When a plane was hit by night, there was no f
laming torch; rather there was a momentary gap in the V as one member fell back and was lost in the darkness. The next moved up into position, so one had to keep counting the bombers over and over again to be sure how many the antiaircraft guns had brought down.
Moonless nights were ordinarily without heavy raids, but the Japanese tried to deprive the city of sleep by sending over planes in pairs every two hours, creating a continuous alert. In this way they sought to map the antiaircraft defenses at low expense and find out where the immovable searchlights were. This effort failed, because after the siege began the salient searchlights of Singapore were dragged to the northern shores of the island to illuminate the crossing of the Japanese troops.
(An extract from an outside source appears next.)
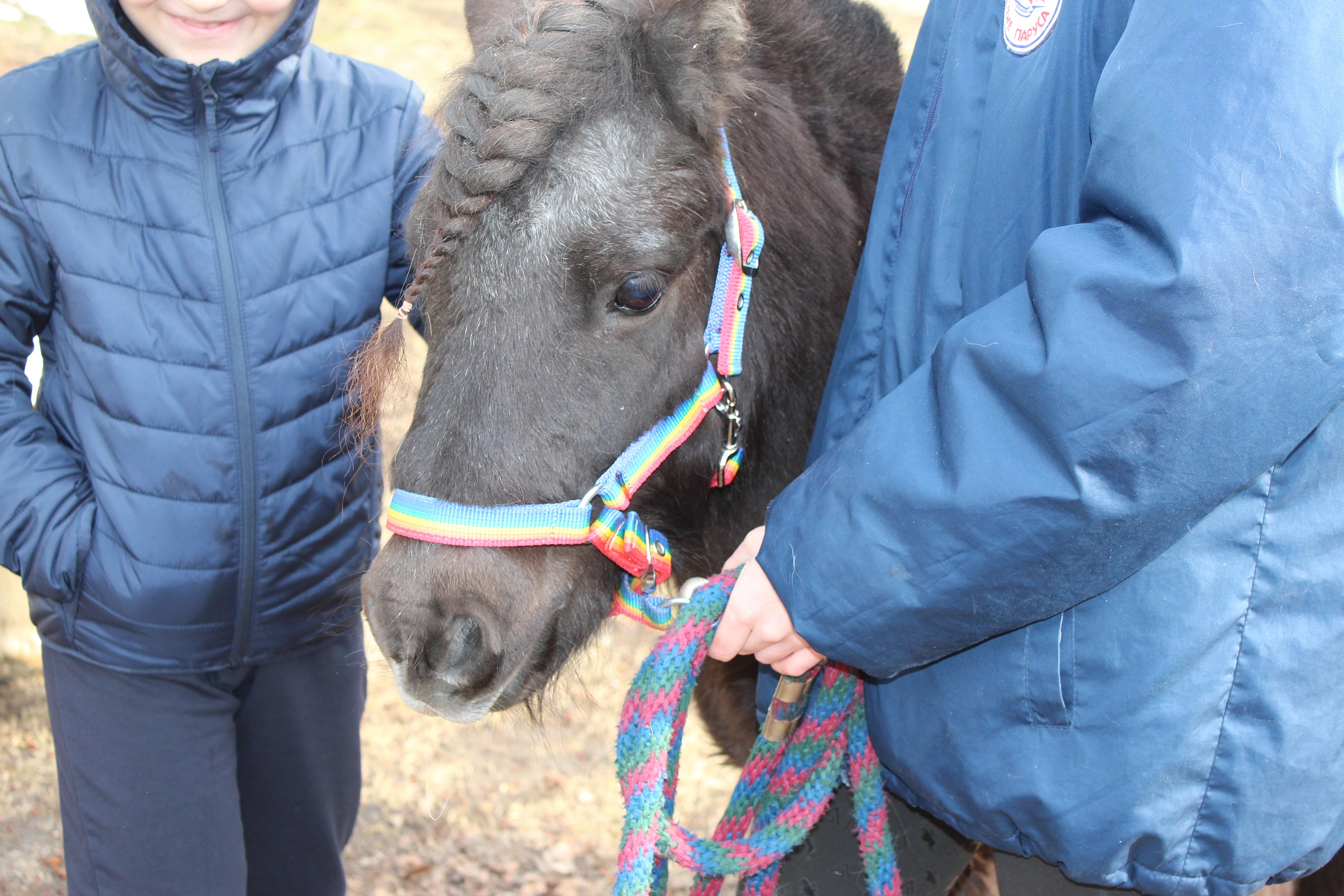 Фестиваль #ЛюдиКакЛюди 2 апреля 2025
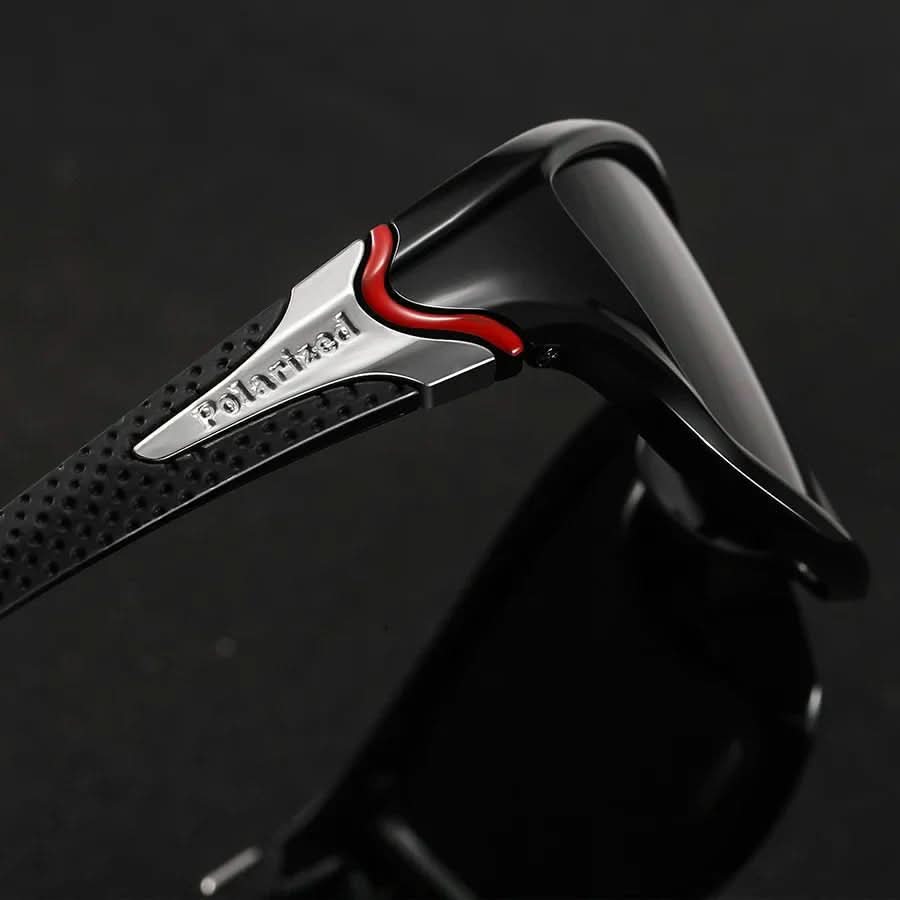 Sport Sunglasses With Uv400 Protection - Rickey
And there the searchlights, those great moon-faced creatures that had served so well, met their end, smashed by Japanese artillery and mortars firing at a range of a mile.
Counting up aircraft lost in battles over Singapore gave little indication of the true losses, because 5 or 10 planes were lost on the ground for every one in the air.
For several days the people of Singapore were dying faster than the people of London in the Blitz. Open graves were dug each day in the cemetery, awaiting those who would be killed by explosives that were even then being loaded upon Japanese bomb racks in Kuala Lumpur and Sungei Patani. Whoever thinks that Singapore's people were anything less than noble may keep in mind that more people died in the four heaviest raids than in two years of bombing of Malta, and twice as many were wounded in a single raid as the 583 “seriously injured” in Malta's first two years.